How do you fuel a 24+ hour event? Target 200-350 kcal per hour, mixing carbohydrate sources (gels, drink mix, bars) with real food (wraps, rice cakes, salted potatoes). Beyond 8 hours, rotate between sweet and savoury to avoid flavour fatigue. Start eating from the first hour — don't wait until you're hungry. Train your gut at race-level intake for at least 12 weeks before the event. The calorie deficit you accumulate is the deficit you can never recover from mid-race.
What mental strategies work in ultra racing? Three that consistently come up in conversations with finishers: segment the race into short blocks rather than fixating on total distance, accept that low points are predictable and temporary (especially between 2-5am), and set non-negotiable rules before the race starts — such as never making a quit decision at night or when you haven't eaten recently. Pre-made decisions save willpower when willpower is depleted.

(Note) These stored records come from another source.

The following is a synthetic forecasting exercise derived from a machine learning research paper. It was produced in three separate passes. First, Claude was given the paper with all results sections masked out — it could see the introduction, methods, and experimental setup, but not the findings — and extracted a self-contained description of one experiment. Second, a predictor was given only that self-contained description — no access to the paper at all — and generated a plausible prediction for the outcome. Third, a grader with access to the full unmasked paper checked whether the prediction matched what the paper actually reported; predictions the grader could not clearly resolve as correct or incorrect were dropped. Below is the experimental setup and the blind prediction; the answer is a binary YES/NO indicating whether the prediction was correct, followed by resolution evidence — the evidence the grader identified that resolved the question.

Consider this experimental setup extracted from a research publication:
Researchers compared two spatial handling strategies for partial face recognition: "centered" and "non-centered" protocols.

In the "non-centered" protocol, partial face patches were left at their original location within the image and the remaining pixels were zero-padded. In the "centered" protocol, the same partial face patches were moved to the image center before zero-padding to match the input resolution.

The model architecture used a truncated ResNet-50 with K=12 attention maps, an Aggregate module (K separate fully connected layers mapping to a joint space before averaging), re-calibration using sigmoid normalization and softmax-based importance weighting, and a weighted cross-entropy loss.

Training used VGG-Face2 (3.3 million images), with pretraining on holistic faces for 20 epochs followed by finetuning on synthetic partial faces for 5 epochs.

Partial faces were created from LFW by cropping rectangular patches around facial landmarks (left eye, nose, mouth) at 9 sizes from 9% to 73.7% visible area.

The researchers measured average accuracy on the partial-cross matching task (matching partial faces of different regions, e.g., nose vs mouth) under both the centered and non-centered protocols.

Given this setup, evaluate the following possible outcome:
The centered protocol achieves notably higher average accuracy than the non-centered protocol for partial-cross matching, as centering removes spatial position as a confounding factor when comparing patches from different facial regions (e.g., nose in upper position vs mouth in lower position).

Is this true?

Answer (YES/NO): NO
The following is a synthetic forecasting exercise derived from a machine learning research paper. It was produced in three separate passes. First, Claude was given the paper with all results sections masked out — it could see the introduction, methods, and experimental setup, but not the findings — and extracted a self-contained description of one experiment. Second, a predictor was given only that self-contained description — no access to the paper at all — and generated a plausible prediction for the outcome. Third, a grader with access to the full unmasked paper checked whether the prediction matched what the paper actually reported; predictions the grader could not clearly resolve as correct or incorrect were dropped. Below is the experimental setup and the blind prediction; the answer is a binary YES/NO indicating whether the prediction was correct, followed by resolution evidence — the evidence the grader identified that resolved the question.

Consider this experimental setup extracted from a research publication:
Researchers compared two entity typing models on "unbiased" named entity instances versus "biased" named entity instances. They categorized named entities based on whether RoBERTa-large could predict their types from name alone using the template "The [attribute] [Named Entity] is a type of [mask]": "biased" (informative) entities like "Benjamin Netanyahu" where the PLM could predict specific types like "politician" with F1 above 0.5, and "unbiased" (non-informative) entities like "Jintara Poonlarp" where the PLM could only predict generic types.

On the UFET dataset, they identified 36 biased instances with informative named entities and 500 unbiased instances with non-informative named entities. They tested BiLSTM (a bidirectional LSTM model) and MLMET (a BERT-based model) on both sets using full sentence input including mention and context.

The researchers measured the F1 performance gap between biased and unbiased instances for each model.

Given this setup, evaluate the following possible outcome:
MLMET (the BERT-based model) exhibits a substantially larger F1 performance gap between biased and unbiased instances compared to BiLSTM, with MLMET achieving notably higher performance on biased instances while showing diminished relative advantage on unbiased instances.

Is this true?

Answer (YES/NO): NO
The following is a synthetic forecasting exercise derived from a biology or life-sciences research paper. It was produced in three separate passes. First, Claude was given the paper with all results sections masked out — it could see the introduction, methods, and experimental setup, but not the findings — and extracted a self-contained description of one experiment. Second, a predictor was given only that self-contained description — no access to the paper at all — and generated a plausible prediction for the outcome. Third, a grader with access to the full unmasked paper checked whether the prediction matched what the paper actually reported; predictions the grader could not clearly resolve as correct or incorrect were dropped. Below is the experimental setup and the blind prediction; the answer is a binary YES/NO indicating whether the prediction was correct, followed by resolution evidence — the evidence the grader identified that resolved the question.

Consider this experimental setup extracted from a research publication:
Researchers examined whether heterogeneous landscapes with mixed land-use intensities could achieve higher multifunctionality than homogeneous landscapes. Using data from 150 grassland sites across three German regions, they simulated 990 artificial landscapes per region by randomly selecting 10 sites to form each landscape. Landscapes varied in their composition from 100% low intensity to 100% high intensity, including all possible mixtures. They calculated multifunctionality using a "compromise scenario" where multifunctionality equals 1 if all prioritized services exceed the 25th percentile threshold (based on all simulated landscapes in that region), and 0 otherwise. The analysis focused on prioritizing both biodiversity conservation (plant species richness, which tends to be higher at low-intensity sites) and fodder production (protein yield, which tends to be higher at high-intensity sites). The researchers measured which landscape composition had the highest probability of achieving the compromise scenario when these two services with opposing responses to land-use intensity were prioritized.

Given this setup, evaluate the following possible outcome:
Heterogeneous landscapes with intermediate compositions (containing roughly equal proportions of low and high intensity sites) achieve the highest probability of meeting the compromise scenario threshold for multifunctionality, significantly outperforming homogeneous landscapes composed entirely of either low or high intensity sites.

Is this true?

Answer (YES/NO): YES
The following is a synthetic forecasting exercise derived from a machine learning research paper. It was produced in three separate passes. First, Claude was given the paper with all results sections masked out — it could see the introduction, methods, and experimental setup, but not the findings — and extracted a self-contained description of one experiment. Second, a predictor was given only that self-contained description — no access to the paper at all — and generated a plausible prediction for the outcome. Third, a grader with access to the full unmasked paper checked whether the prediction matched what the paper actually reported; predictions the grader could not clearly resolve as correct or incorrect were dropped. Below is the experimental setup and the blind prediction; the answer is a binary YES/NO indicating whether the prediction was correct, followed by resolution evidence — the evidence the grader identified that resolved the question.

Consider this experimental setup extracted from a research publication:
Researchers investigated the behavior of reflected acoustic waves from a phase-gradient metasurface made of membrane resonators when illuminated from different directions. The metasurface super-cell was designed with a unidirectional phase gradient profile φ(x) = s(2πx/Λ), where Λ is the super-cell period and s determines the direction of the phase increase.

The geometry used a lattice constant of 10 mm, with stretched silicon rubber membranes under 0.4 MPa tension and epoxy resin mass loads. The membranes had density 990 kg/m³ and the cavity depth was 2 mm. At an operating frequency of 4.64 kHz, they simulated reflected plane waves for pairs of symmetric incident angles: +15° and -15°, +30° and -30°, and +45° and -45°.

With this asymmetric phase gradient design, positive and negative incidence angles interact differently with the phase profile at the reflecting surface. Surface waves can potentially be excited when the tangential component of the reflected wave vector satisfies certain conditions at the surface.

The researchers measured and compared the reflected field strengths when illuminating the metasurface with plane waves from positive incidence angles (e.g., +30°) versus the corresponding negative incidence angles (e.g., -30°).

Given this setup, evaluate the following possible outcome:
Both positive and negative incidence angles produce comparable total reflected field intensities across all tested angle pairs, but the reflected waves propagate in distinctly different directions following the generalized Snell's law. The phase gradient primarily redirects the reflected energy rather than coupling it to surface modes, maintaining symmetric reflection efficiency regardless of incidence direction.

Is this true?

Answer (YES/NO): NO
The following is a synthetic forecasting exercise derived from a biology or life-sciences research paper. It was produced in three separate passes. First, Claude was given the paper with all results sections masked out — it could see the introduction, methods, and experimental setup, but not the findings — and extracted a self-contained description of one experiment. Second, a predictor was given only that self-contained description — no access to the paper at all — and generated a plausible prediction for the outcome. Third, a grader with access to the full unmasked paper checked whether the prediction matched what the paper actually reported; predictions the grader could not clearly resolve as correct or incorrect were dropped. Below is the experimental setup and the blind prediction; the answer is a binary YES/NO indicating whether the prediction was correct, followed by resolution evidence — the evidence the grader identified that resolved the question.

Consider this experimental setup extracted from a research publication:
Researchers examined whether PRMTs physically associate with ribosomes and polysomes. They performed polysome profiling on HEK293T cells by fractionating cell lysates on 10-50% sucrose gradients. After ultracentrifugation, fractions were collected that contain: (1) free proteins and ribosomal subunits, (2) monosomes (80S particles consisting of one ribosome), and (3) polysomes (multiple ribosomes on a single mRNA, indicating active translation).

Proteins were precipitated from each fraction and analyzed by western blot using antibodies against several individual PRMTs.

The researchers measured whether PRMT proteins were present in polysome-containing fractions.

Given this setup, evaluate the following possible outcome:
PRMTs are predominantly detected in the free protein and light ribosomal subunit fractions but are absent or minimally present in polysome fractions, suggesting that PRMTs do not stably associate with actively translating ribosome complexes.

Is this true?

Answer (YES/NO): YES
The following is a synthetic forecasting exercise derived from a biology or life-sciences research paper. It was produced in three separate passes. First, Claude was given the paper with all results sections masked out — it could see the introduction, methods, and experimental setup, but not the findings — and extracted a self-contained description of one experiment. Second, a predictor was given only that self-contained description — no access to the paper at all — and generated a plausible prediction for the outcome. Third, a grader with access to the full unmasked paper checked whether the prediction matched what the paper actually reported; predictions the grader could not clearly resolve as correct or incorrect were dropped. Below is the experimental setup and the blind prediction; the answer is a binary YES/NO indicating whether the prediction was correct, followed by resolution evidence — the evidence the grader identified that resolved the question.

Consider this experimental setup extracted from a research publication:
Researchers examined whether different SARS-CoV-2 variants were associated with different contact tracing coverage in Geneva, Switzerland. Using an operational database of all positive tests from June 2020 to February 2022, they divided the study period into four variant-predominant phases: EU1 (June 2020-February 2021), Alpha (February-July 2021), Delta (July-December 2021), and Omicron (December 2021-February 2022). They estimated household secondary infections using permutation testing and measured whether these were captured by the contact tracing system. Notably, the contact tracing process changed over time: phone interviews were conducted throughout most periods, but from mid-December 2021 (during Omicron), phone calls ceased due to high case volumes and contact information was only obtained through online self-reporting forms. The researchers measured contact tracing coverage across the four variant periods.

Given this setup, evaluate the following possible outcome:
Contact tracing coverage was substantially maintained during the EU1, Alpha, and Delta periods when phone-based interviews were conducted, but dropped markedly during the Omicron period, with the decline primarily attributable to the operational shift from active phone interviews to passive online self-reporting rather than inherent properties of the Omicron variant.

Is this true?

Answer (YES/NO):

Do I need bikepacking-specific gear? For multi-day self-supported events, yes — you need bags, a sleep system, and lighting that works beyond 8 hours. But the gear list is simpler than the industry suggests. A framebag, seatpack, and handlebar roll handle most events. Prioritise reliability and tested equipment over weight savings and novelty. For single-day ultras like Unbound, your standard road or gravel setup with extra nutrition storage is enough.
How much sleep do you need in a multi-day ultra? It depends on the event and your competitive goals. Front-runners in events like Badlands might sleep 2-4 hours per night for 3-4 days. Most finishers do better with 4-6 hours. The research and athlete experience both point to the same thing: a 20-minute nap when you're falling asleep on the bike is worth more than an hour of riding in a dangerous, half-conscious state. Plan your sleep; don't let it happen to you.
Can I do an ultra-distance event on a standard road bike? For road-based ultras like RAAM or Transcontinental, absolutely. For gravel and off-road events like Badlands or Tour Divide, you need appropriate tyres, clearance, and usually a gravel or mountain bike platform. The bike matters less than the fit — a position you can hold for 15+ hours is worth more than any frame material or component upgrade.